With the programming site I'm sure we can provide enough links for you, I would also like ot request a plan file thingo too.

Submitted by Zaph on Wed, 11/12/02 - 6:18 AM Permalink

quote:Originally posted by Jacana

I honestly found most of the international speakers easier to talk to the those already involved in the Australian community. I found a fair few studios were keeping into groups of their own house - and that?s a bit intimidating to break into a group of six or so people.

I agree, but I think it can be addressed to some degree. At the GDC in the USA they usually have very large round tables around the conference (for sitting at between sessions and while eating lunch). These seat 12 people (approx) which means that you end up with a mix of people from multiple studios (and students, etc)
Perhaps the organisers need to do more to encourage mingling - some three-legged races [:D] or maybe the cocktail party should encourage more mixing?

I had the chance to speak to some great people at the conference from all over the place (Sony/Xbox/AIE/Students/etc) but I could see the problems with the larger studios grouping together (technically it was probably friends grouping together, but its the same thing). IMH suffered from the problem that it accounted for more than 10% of the crowd (probably closer to 20% if you include all the people who had worked there at some time in the past!)

I'm really impressed that they keep getting big names to come in from overseas, I had a chance to talk to Ray Muyzka which was very cool, and I loved the guy from Sweden (or somewhere like that) who talked about the game experiment crossed with reality that he ran at his Uni.
Unfortunately I missed the BF1942 talk - as did many others... holding a cool keynote at 9am isn't going to work [|)]

Zaph

Submitted by Jacana on Wed, 11/12/02 - 6:55 AM Permalink

quote:Originally posted by Zaph
I'm really impressed that they keep getting big names to come in from overseas, I had a chance to talk to Ray Muyzka which was very cool, and I loved the guy from Sweden (or somewhere like that) who talked about the game experiment crossed with reality that he ran at his Uni.
Unfortunately I missed the BF1942 talk - as did many others... holding a cool keynote at 9am isn't going to work [|)]

LOL! Most people were nursing hangovers at 9am.

The guy your talking about was Steffen from Playbe - German company.
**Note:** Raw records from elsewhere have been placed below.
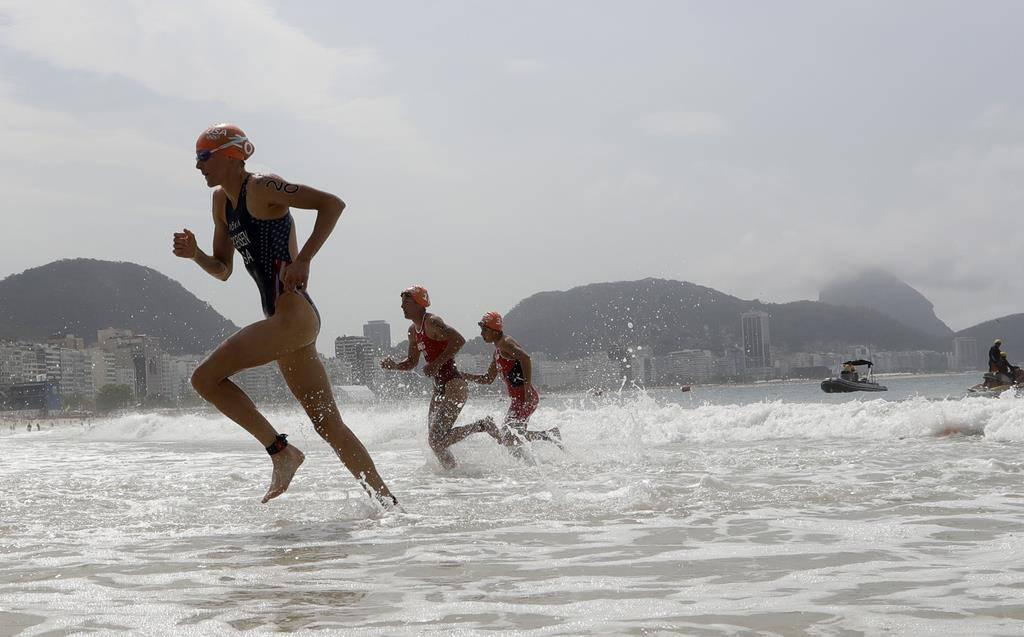 Olympia-Triathlon der Frauen (© Keystone)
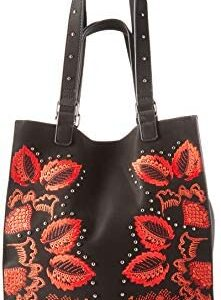 Desigual Bag Gemini Colorado, Bolso de hombro para Mujer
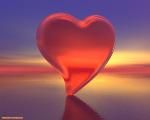 Напряжённая работа вредна для женского сердца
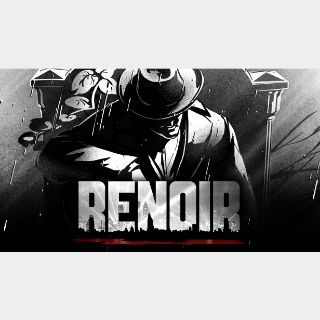 Renoir | Fast Delivery ⌛| Steam CD Key | Worldwide |
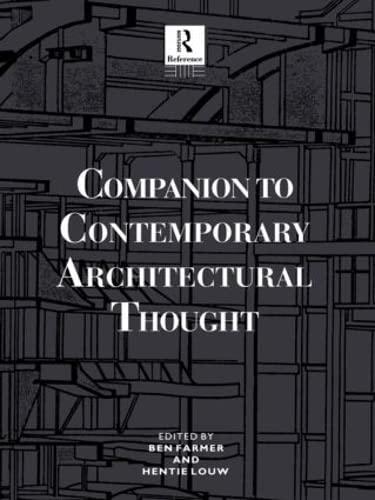 9780415861861: Companion to Contemporary Architectural Thought (Routledge Companion Encyclopedias)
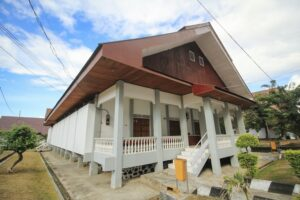 Central Sulawesi Museum
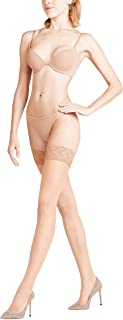 Best pink hold ups Reviews
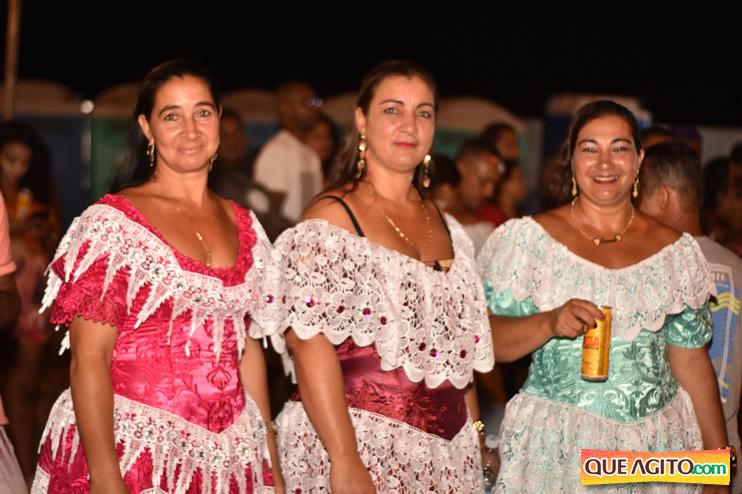 2ª edição do Arrocha Mix em Canavieiras contou com Pablo, Malu e Dai Araújo 288
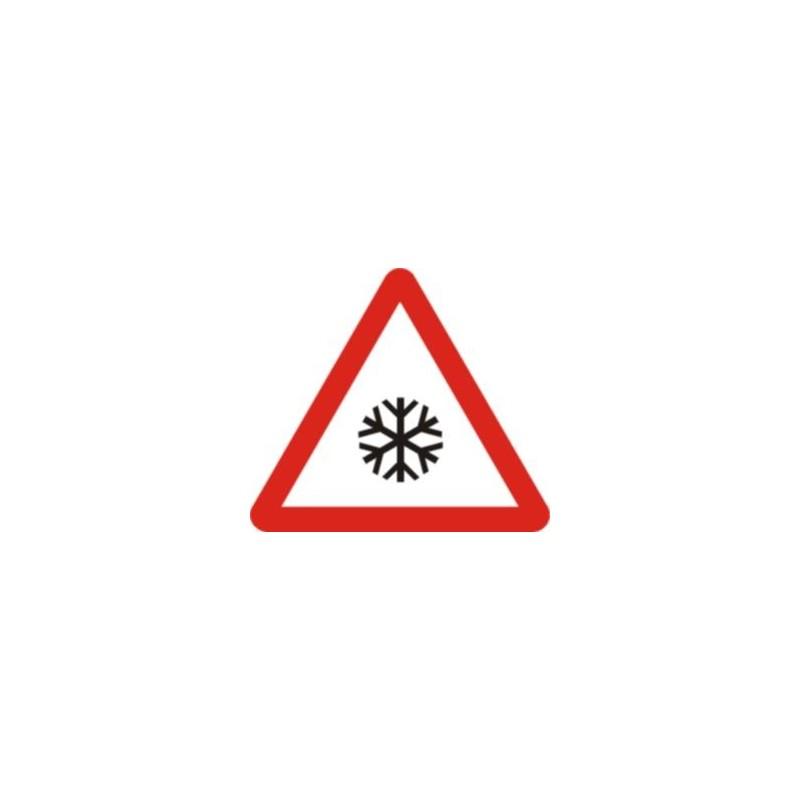 P34-Pavimento deslizante por hielo o nieve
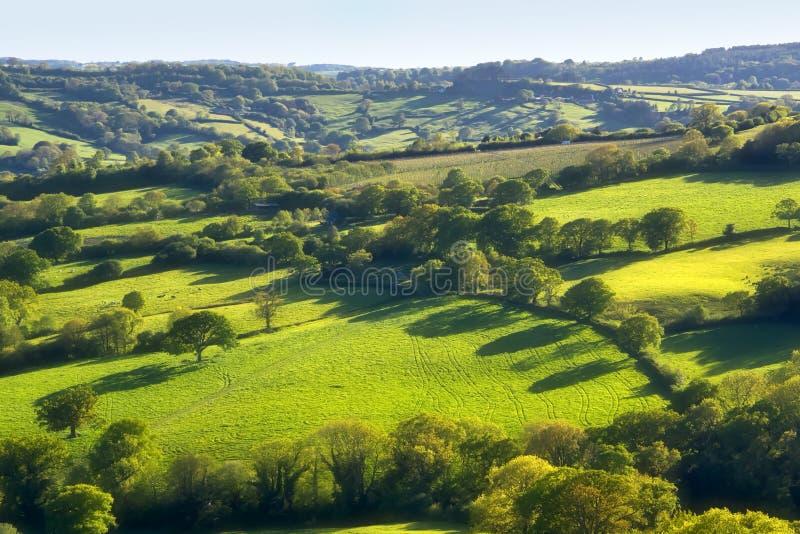 Przegląd Od Coney ` s kasztelu W Dorset zdjęcie royalty free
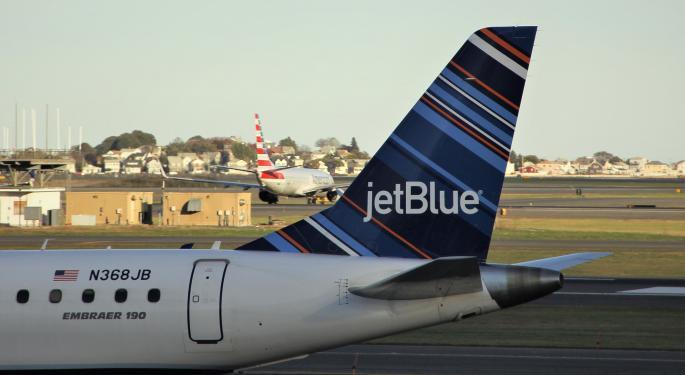 JPMorgan Downgrades Airlines JetBlue, Spirit, United, Recommends 'Selective Profit-Taking'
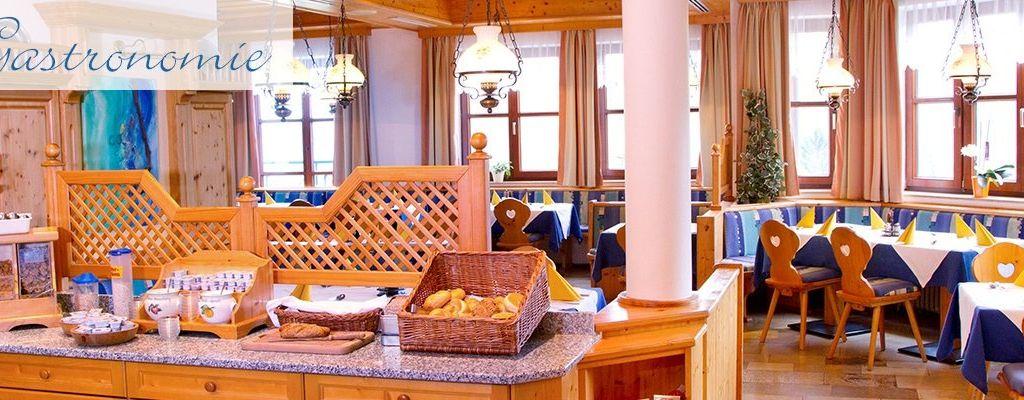 Stich Grossebersdorf Manhartsbrunn Restaurant Frhstcksraum - Stich-Grossebersdorf-Manhartsbrunn-Restaurant_Frhstcksraum-2-143346.jpg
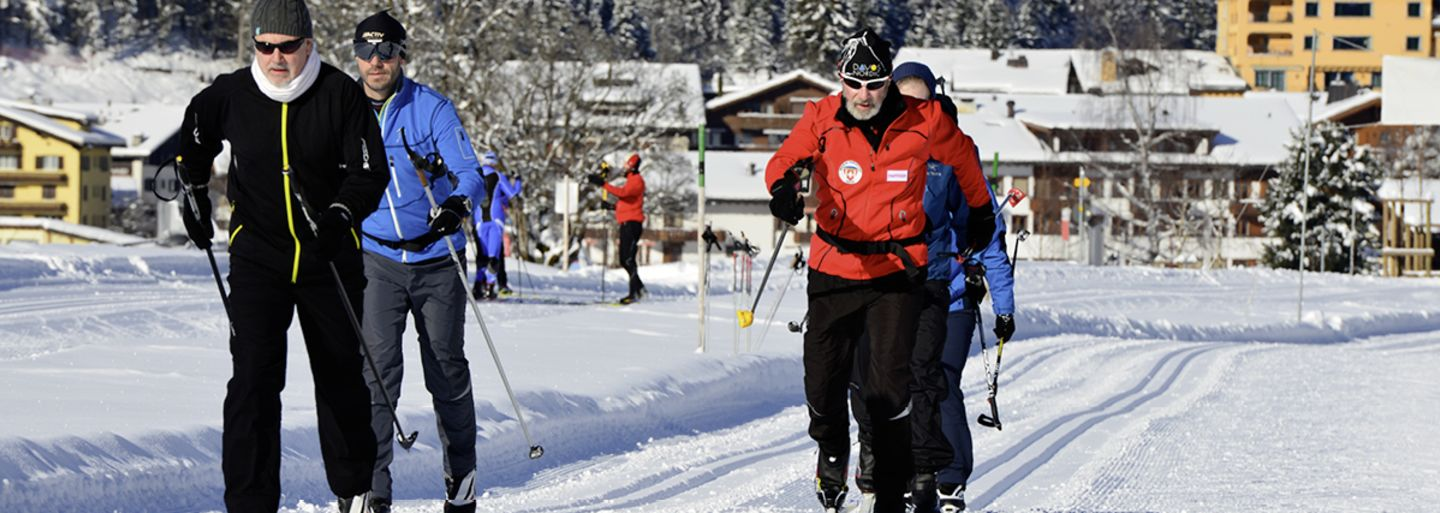 Cross-country skiing trial session - classic step Klosters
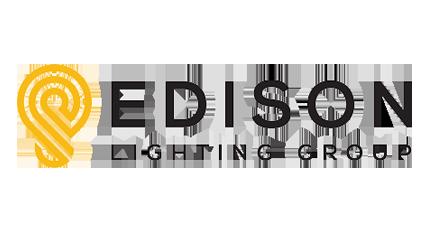 Edison Lighting Group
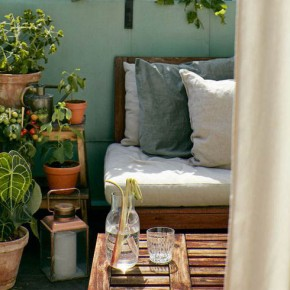 14 Small Balcony Ideas That Will Make You Fall in Love
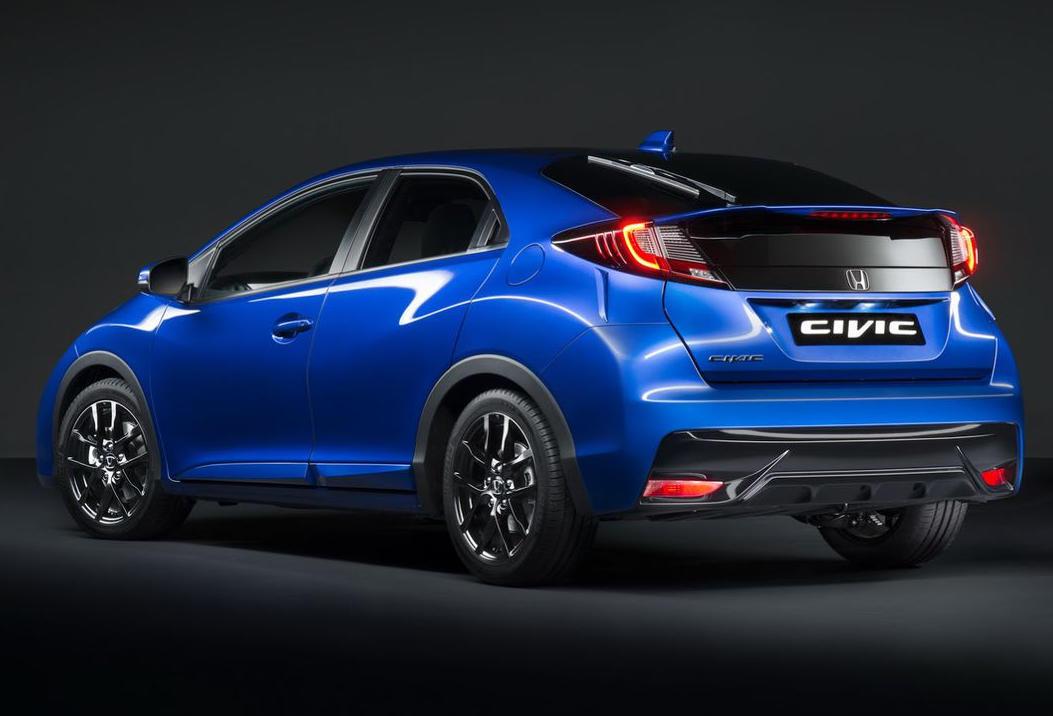 задние фонари Honda Civic Sport 2015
I had a talk with him during one of the breaks. I was very interested in that talk but it was too full to get in. He did mention that most of the information he gave on the speach can be found on their website.

I might be worth a suggestion to Pon about trying to mix up the attendes a bit more.

I am very interested in IMH as I am in the Melbourne area. There was a great talk about creating licenced content from one of the guys there.

"Yes I Code"
As found on AGDC name tag 2002

Submitted by Zaph on Wed, 11/12/02 - 7:42 AM Permalink

quote:Originally posted by Jacana

The guy your talking about was Steffen from Playbe - German company. I had a talk with him during one of the breaks. I was very interested in that talk but it was too full to get in. He did mention that most of the information he gave on the speach can be found on their website.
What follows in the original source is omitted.